PROBLEM DESCRIPTION:
Can you quote, word for word, every line from the start of the records through the line that contains "rusty metal object [528, 588, 552, 620]", including both ends? Leave the pictures out of your answer.

start SUPPLIED MATERIAL

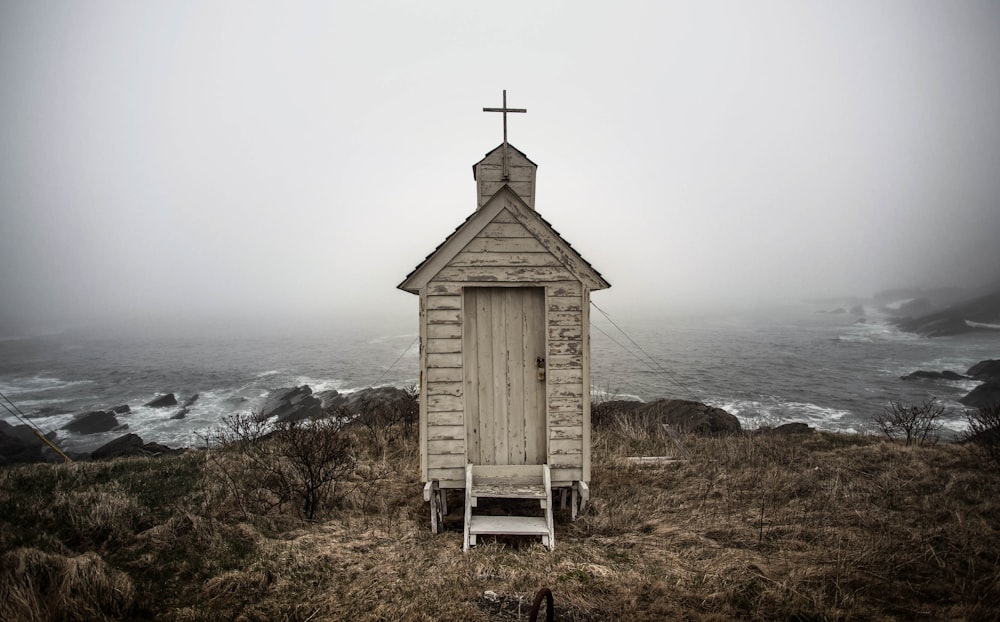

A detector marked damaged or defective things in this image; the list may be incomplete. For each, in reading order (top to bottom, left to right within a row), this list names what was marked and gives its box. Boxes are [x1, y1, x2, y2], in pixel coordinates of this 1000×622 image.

rusty metal object [528, 588, 552, 620]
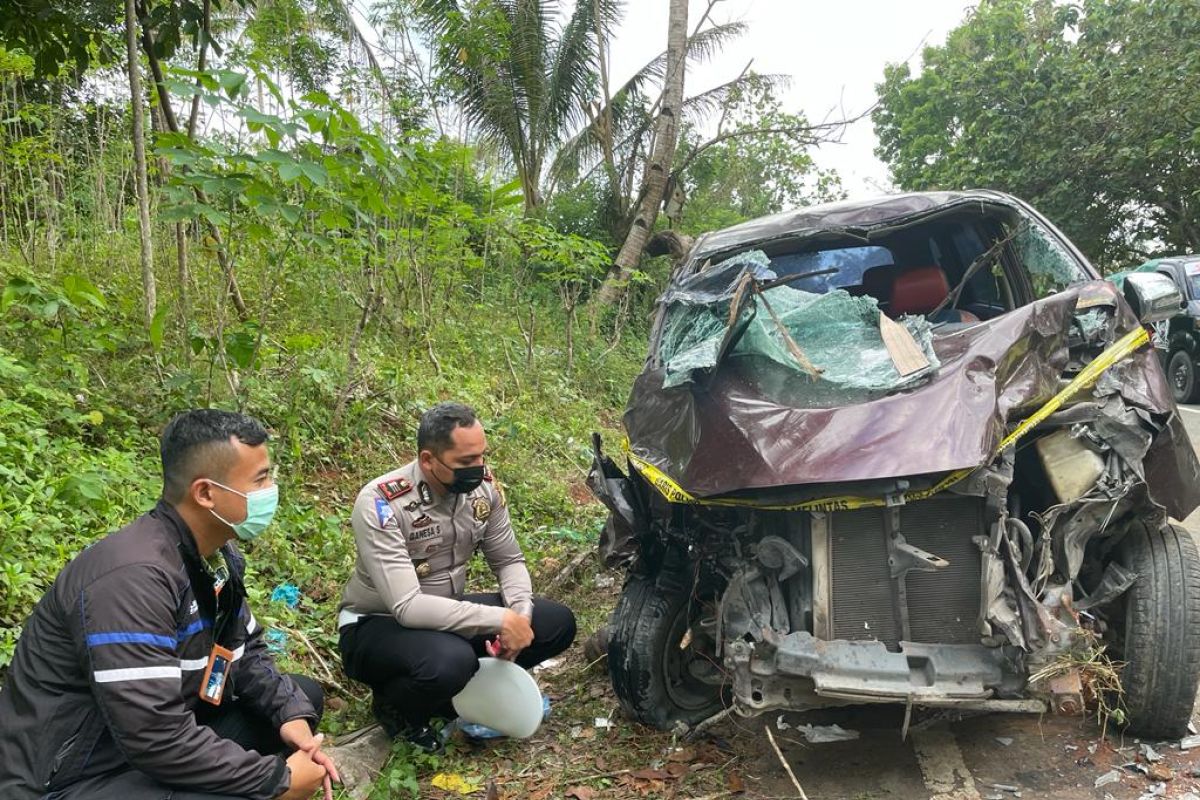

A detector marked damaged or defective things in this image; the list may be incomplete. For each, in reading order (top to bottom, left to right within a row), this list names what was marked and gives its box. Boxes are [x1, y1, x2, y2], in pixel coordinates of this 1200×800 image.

severely damaged vehicle [588, 191, 1200, 740]
crumpled hood [624, 282, 1200, 520]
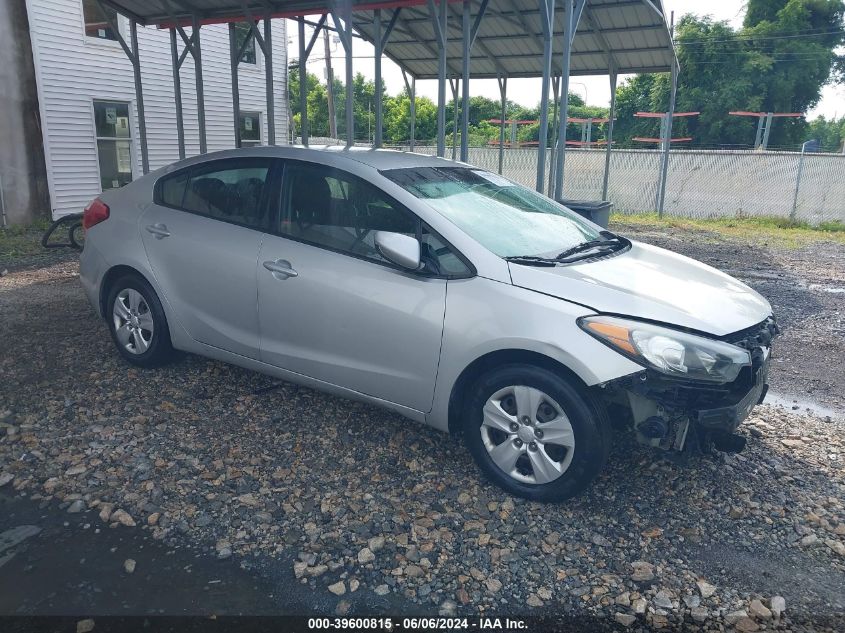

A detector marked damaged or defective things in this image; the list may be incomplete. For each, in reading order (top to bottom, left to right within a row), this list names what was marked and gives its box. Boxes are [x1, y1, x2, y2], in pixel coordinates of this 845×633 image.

front end damage [600, 318, 780, 456]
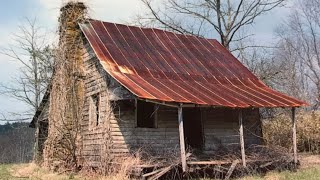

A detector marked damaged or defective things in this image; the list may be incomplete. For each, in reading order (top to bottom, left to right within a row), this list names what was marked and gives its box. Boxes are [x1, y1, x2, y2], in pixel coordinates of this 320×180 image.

rusty metal roof [79, 19, 306, 108]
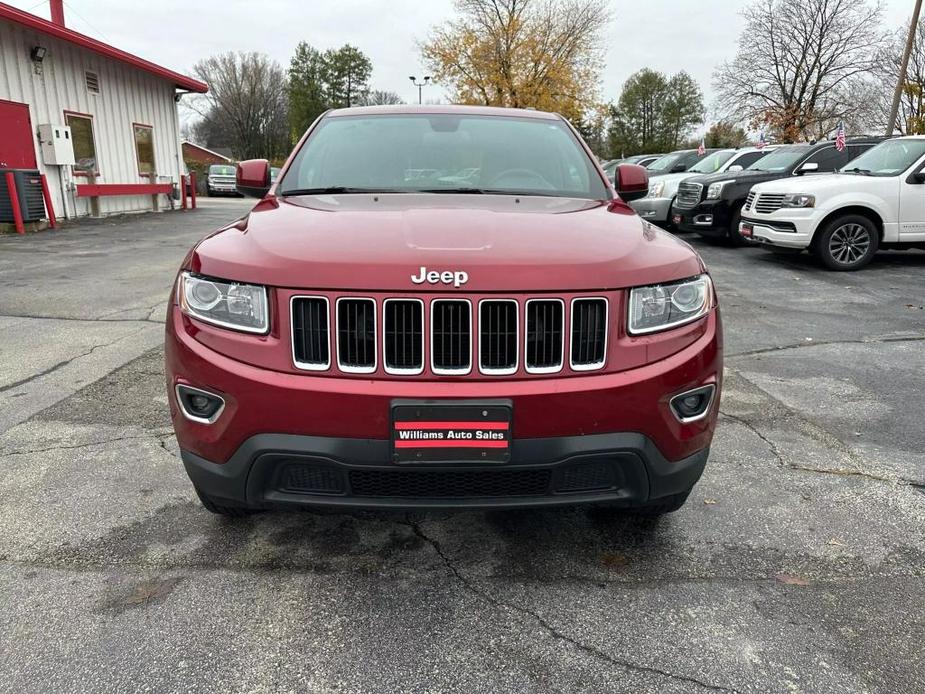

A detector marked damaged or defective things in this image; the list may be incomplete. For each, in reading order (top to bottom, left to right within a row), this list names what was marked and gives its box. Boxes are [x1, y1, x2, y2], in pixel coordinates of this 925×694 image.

pavement crack [0, 324, 150, 394]
pavement crack [728, 336, 924, 362]
pavement crack [408, 520, 740, 692]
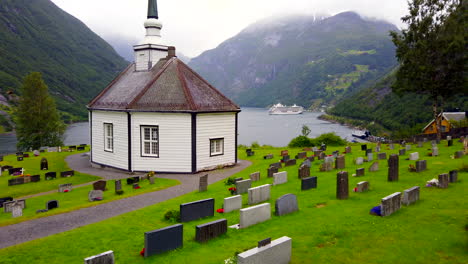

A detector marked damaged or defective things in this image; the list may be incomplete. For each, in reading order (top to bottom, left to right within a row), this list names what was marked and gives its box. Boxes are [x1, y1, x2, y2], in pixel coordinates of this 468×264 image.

rusty roof [87, 57, 239, 112]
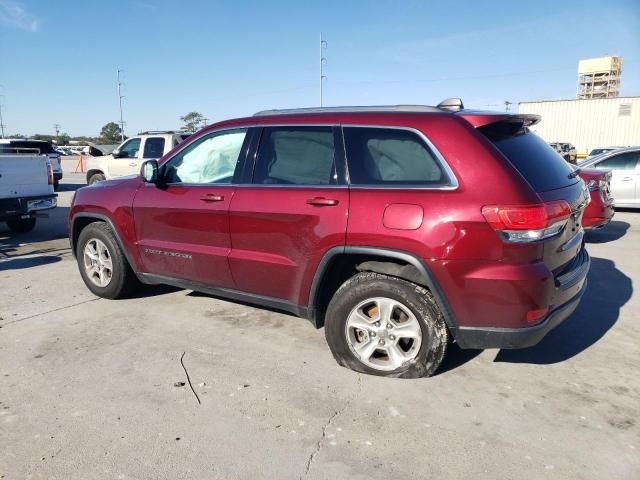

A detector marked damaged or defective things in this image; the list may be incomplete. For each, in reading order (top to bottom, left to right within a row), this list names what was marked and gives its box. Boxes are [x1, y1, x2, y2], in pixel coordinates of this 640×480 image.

crack in pavement [0, 298, 100, 328]
crack in pavement [180, 352, 200, 404]
crack in pavement [302, 376, 362, 480]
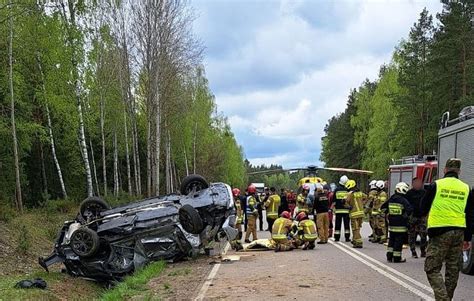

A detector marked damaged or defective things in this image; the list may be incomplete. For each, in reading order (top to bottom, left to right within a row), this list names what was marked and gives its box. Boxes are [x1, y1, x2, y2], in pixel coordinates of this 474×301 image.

overturned silver car [39, 175, 237, 280]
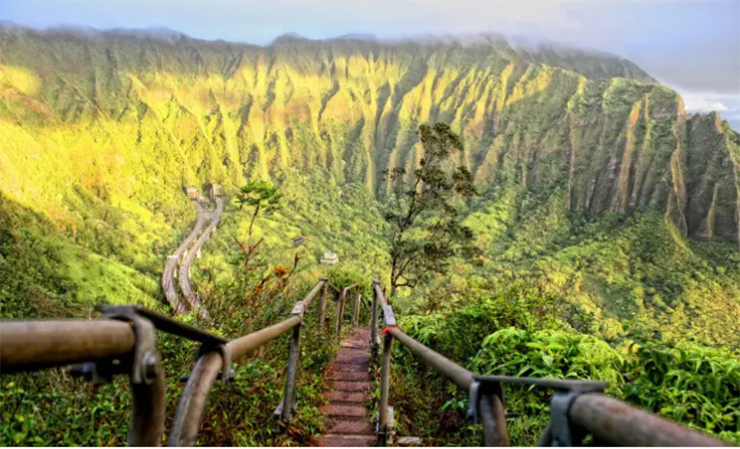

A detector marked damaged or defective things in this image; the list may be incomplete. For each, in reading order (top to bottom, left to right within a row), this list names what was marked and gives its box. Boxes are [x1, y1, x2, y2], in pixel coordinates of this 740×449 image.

rusty handrail [0, 316, 163, 444]
rusty handrail [370, 282, 728, 446]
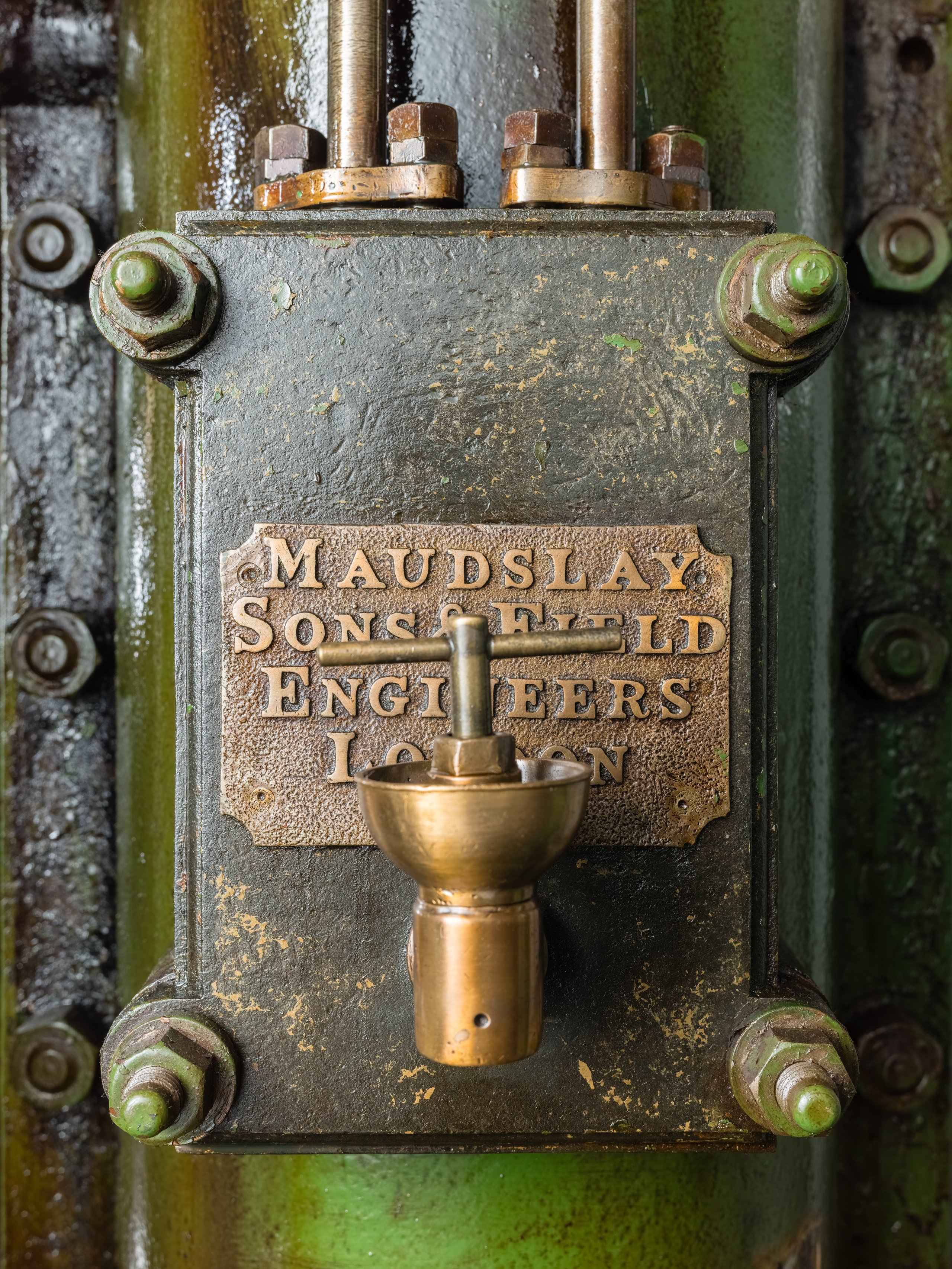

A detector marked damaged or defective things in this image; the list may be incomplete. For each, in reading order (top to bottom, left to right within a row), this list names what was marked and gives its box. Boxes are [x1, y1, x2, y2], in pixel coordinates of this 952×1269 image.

corroded metal surface [222, 521, 729, 845]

end SUPPLIED MATERIAL

EXERCISE RESULT:
A detector marked damaged or defective things in this image; the list may be incomplete. For each, in reading order (top to bottom, left to right within a row), this list names what was marked and gives its box. Boxes are [x1, y1, x2, y2], in pixel coordinates of this 1000×622 image.

rusty metal object [528, 588, 552, 620]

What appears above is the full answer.